Usually I cope alright with a spot kick but the cliches all come true on the long journey from the half way line to the spot. The goal shrinks, your palms sweat and the simple task, the odds of which are weighed heavily in your favour, suddenly becomes an impossibility.
Routine is essential. Break a well worn ceremony and the goal keeper is already one step ahead. Traditionally there are a number of small things that I always do when taking a penalty, to settle the nerves and to produce the desired result. In the College Cup I did none of them. I was rushing myself, wanting the ball to be in the back of the net rather than near my feet. It’s an obvious statement but you have to dictate the pace of the penalty, taking care over everything from placing the ball to the time you take at the start of a run up.
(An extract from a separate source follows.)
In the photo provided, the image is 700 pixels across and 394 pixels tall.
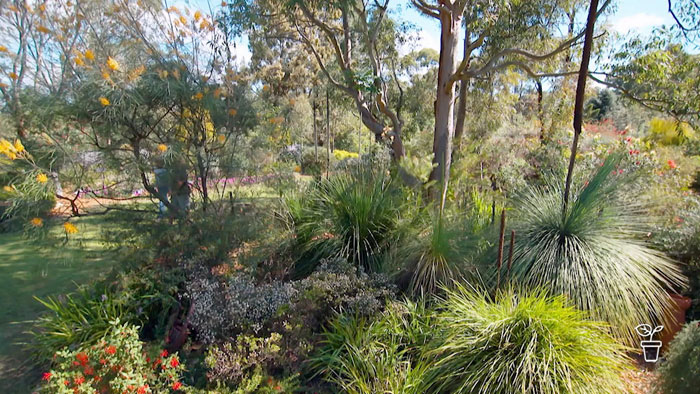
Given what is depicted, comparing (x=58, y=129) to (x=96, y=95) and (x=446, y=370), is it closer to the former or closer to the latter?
(x=96, y=95)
Momentum is huge as well, a pendulum that weighs heavy on the team that are missing. Put a run together and suddenly this whole shoot out lark seems made for your side; see your team mates miss and in your mind your are inexorably headed for defeat. When both teams are in the same boat then shoot outs run and run in a vicious cycle of tension. In most cases the longer it goes on the less willing the taker is to have a go, therefore the more likely they are to miss – and so the suffocating scenario continues.
Hitting the ball hard is essential. Regardless of how good the keeper is a shot hit hard, even if close to him, is going to be near impossible to save from 12 yards. I envy keepers when it comes down to it. They can only be heroes. They aren’t expected to save every spot kick; just to do their best. If they do save them they rightfully take the adulation. In the most tense moment of the College Cup so far one man between the sticks won his side the tie; but both keepers made themselves heroes.